AIM: Please retype the listing below line for line, with no change to a single character.

Excerpts from a spatial dataset:
*****
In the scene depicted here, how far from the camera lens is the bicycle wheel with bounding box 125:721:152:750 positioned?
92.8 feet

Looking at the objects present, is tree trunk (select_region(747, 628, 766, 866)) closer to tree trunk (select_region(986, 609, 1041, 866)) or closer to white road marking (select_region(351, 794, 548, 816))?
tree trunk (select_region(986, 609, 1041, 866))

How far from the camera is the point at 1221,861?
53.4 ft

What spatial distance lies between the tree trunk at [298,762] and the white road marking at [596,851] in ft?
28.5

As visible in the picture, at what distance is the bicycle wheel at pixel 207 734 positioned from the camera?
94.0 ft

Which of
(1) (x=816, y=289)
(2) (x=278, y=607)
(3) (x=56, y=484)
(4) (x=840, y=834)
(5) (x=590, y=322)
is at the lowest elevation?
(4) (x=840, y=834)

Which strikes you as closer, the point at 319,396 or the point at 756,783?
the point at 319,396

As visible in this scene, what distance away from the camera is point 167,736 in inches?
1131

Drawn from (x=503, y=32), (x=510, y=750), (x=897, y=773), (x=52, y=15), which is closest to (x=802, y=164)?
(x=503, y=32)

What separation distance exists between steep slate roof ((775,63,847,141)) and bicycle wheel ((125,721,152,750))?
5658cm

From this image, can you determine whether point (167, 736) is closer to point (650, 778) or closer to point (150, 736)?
*****
SOLVED PROBLEM:
In the scene depicted here, how far from the camera lens is the bicycle wheel with bounding box 125:721:152:750 positioned?
92.8 feet

Looking at the objects present, is tree trunk (select_region(747, 628, 766, 866)) closer to tree trunk (select_region(986, 609, 1041, 866)) or closer to white road marking (select_region(351, 794, 548, 816))?
tree trunk (select_region(986, 609, 1041, 866))

How far from the camera is the point at 1221,861?
53.4 ft

What spatial distance lies between the tree trunk at [298,762] and the white road marking at [596,851] in ft?
28.5

As visible in the picture, at what distance is the bicycle wheel at pixel 207 734 positioned from the camera?
94.0 ft

Which of
(1) (x=816, y=289)
(2) (x=278, y=607)
(3) (x=56, y=484)
(4) (x=840, y=834)
(5) (x=590, y=322)
is at the lowest elevation?
(4) (x=840, y=834)

Which strikes you as closer, the point at 319,396 or the point at 756,783?
the point at 319,396

As visible in this scene, what distance away from the camera is point 167,736 in inches?
1131

Drawn from (x=503, y=32), (x=510, y=750), (x=897, y=773), (x=52, y=15), which is closest to (x=802, y=164)?
(x=503, y=32)

What separation distance exists between steep slate roof ((775,63,847,141)) and bicycle wheel ((125,721,152,750))?
5658cm

From this image, can you determine whether point (167, 736) is closer to point (650, 778) or closer to point (150, 736)?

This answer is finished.